Exercise 1.
Answer these from the forum thread on LM1875 amps:
(a) Which chip does one poster say they use for everything?
(b) What load impedance does that poster use most often?
(c) What impedance are the passive 3-way Aiwa speakers?

What kind of speakers/drivers work well with LM1875 amps?

Can anyone who's used LM1875 amps describe the speakers/drivers that work well and not so well with them, in terms of impedance loads?

Has anyone tried bi or tri-amping with them, also? Does this give them more capability to drive a general 2 or 3-way?
 
I use the TDA2050 (which as far as I understand, is really, really close in comparison) for everything- powered speakers, a guitar amp, whatever.
I've also combined 3 of them with a 3 way xover and yea, you can pull more power when you have more chips. I use them most often with 4 ohm loads.


I have a stereo pair hooked up to some passive 3 way Aiwa 6 ohm speakers and they sound just fine to me. I don't think I've ever tried to drive a 2 ohm subwoofer or anything like that.

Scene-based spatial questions
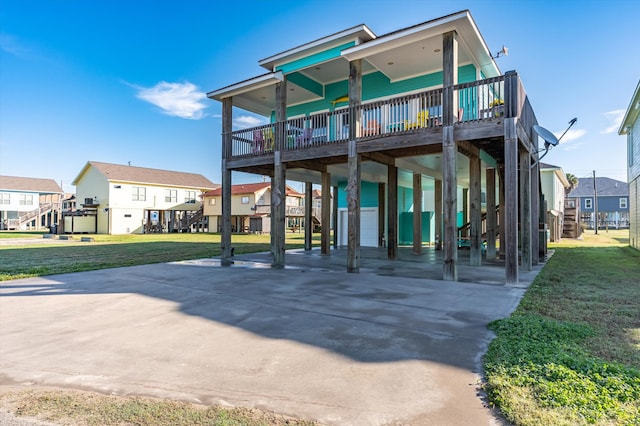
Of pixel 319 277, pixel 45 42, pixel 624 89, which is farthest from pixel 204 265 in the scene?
pixel 624 89

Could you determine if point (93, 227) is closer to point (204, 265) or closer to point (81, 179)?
point (81, 179)

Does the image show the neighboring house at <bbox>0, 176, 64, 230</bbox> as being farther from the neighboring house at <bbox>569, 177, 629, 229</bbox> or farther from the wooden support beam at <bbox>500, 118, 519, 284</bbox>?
the neighboring house at <bbox>569, 177, 629, 229</bbox>

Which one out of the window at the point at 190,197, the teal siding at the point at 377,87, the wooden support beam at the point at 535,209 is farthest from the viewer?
the window at the point at 190,197

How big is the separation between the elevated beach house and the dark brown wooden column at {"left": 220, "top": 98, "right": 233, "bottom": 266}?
0.13 ft

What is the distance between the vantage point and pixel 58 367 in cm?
380

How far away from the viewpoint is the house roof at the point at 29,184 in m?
46.1

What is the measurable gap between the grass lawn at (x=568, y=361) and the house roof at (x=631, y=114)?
487 inches

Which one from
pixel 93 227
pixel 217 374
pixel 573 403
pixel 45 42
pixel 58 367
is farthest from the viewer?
pixel 93 227

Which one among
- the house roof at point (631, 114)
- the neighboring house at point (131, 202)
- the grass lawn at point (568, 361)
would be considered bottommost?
the grass lawn at point (568, 361)

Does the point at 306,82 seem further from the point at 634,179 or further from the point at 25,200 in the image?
the point at 25,200

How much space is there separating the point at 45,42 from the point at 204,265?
43.8ft

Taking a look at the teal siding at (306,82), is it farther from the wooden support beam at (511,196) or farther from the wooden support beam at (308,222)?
the wooden support beam at (511,196)

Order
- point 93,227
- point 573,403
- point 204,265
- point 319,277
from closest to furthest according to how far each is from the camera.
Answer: point 573,403 < point 319,277 < point 204,265 < point 93,227

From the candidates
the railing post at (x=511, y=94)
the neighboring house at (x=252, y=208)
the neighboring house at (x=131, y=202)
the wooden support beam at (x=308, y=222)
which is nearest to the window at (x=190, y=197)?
the neighboring house at (x=131, y=202)
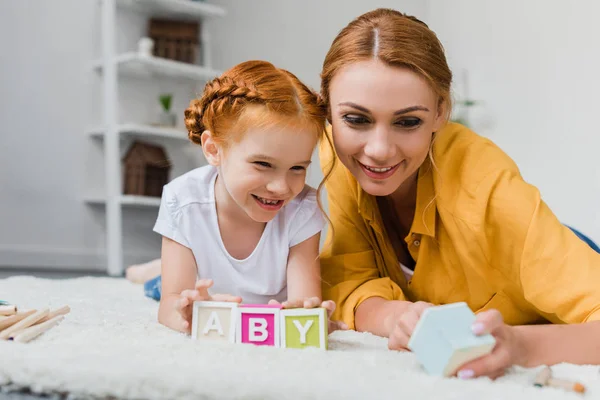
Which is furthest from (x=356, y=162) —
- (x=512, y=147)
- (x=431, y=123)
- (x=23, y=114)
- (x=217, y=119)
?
(x=23, y=114)

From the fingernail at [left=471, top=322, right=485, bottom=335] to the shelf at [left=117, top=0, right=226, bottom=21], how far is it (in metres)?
2.78

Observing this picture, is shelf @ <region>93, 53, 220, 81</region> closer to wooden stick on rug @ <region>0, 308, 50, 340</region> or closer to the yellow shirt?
the yellow shirt

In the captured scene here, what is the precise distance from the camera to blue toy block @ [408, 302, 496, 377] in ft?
2.29

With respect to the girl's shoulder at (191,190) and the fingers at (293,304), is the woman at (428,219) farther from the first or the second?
the girl's shoulder at (191,190)

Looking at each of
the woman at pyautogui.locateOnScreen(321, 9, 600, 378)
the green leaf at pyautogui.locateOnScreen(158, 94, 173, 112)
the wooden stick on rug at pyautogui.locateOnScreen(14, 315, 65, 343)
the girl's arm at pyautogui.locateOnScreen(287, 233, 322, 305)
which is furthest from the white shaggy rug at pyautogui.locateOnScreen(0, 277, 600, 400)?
the green leaf at pyautogui.locateOnScreen(158, 94, 173, 112)

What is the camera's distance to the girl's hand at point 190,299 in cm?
94

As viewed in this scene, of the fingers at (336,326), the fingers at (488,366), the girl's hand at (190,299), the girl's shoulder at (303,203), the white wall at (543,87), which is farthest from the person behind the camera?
the white wall at (543,87)

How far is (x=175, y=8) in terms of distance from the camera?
324 centimetres

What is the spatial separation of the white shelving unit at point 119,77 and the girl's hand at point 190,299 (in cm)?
208

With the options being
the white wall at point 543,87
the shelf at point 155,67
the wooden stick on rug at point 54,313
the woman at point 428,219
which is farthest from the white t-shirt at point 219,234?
the shelf at point 155,67

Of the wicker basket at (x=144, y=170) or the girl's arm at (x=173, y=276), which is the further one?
the wicker basket at (x=144, y=170)

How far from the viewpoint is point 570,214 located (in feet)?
9.09

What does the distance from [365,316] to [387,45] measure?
1.53 feet

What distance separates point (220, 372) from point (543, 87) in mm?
2612
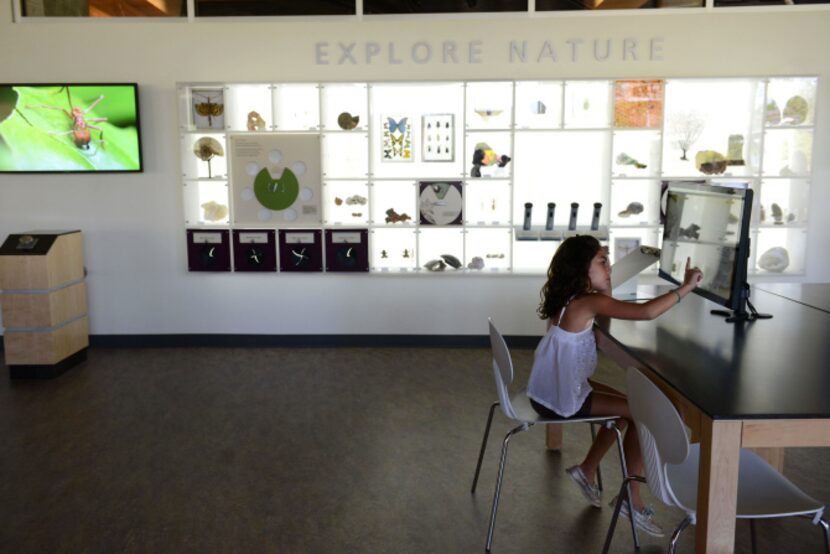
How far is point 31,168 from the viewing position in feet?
20.5

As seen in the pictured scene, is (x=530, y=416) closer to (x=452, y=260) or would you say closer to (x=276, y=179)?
(x=452, y=260)

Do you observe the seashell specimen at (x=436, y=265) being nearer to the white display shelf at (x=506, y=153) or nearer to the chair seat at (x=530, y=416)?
the white display shelf at (x=506, y=153)

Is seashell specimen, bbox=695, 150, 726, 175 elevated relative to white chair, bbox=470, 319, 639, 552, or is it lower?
elevated

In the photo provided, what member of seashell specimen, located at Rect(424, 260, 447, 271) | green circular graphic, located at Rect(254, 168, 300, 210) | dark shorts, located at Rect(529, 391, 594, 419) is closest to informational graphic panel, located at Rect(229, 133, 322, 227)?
green circular graphic, located at Rect(254, 168, 300, 210)

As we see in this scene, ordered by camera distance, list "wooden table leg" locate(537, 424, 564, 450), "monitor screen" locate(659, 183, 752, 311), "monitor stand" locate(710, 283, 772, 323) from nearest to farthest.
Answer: "monitor screen" locate(659, 183, 752, 311) → "monitor stand" locate(710, 283, 772, 323) → "wooden table leg" locate(537, 424, 564, 450)

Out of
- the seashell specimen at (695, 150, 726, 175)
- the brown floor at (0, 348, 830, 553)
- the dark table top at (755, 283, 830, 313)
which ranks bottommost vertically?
the brown floor at (0, 348, 830, 553)

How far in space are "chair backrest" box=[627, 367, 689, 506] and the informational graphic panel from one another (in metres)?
4.15

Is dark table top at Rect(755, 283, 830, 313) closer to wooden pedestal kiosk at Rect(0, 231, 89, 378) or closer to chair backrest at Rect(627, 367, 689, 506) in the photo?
chair backrest at Rect(627, 367, 689, 506)

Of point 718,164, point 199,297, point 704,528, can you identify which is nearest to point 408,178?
point 199,297

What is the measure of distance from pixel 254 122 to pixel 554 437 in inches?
142

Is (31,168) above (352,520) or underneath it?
above

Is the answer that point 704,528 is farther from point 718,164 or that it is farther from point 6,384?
point 6,384

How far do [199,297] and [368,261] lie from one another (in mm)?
1493

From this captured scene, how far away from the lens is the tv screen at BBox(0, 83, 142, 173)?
6141 mm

Exercise 2.
Put the records, starting with the line that contains "In the photo provided, what" and going on through the end of the records, into a JSON list of strings, one string per line, leaving out blank lines.

Exercise response 1.
(a) The TDA2050
(b) 4 ohm loads
(c) 6 ohm

Exercise response 2.
[
  "In the photo provided, what member of seashell specimen, located at Rect(424, 260, 447, 271) | green circular graphic, located at Rect(254, 168, 300, 210) | dark shorts, located at Rect(529, 391, 594, 419) is closest to informational graphic panel, located at Rect(229, 133, 322, 227)?",
  "green circular graphic, located at Rect(254, 168, 300, 210)",
  "As we see in this scene, ordered by camera distance, list \"wooden table leg\" locate(537, 424, 564, 450), \"monitor screen\" locate(659, 183, 752, 311), \"monitor stand\" locate(710, 283, 772, 323) from nearest to farthest.",
  "Answer: \"monitor screen\" locate(659, 183, 752, 311) → \"monitor stand\" locate(710, 283, 772, 323) → \"wooden table leg\" locate(537, 424, 564, 450)",
  "Out of",
  "- the seashell specimen at (695, 150, 726, 175)",
  "- the brown floor at (0, 348, 830, 553)",
  "- the dark table top at (755, 283, 830, 313)",
  "which ranks bottommost vertically?",
  "the brown floor at (0, 348, 830, 553)",
  "How far in space are \"chair backrest\" box=[627, 367, 689, 506] and the informational graphic panel from one another (in metres)?",
  "4.15",
  "Is dark table top at Rect(755, 283, 830, 313) closer to wooden pedestal kiosk at Rect(0, 231, 89, 378) or closer to chair backrest at Rect(627, 367, 689, 506) in the photo?",
  "chair backrest at Rect(627, 367, 689, 506)",
  "Of point 718,164, point 199,297, point 704,528, can you identify which is nearest to point 408,178?",
  "point 199,297",
  "What is the measure of distance from pixel 254 122 to pixel 554 437 in inches?",
  "142",
  "Is (31,168) above (352,520) or underneath it?",
  "above",
  "Is the answer that point 704,528 is farther from point 718,164 or that it is farther from point 6,384?",
  "point 6,384",
  "How far do [199,297] and [368,261] lie from one another (in mm)?",
  "1493",
  "From this captured scene, how far away from the lens is the tv screen at BBox(0, 83, 142, 173)?",
  "6141 mm"
]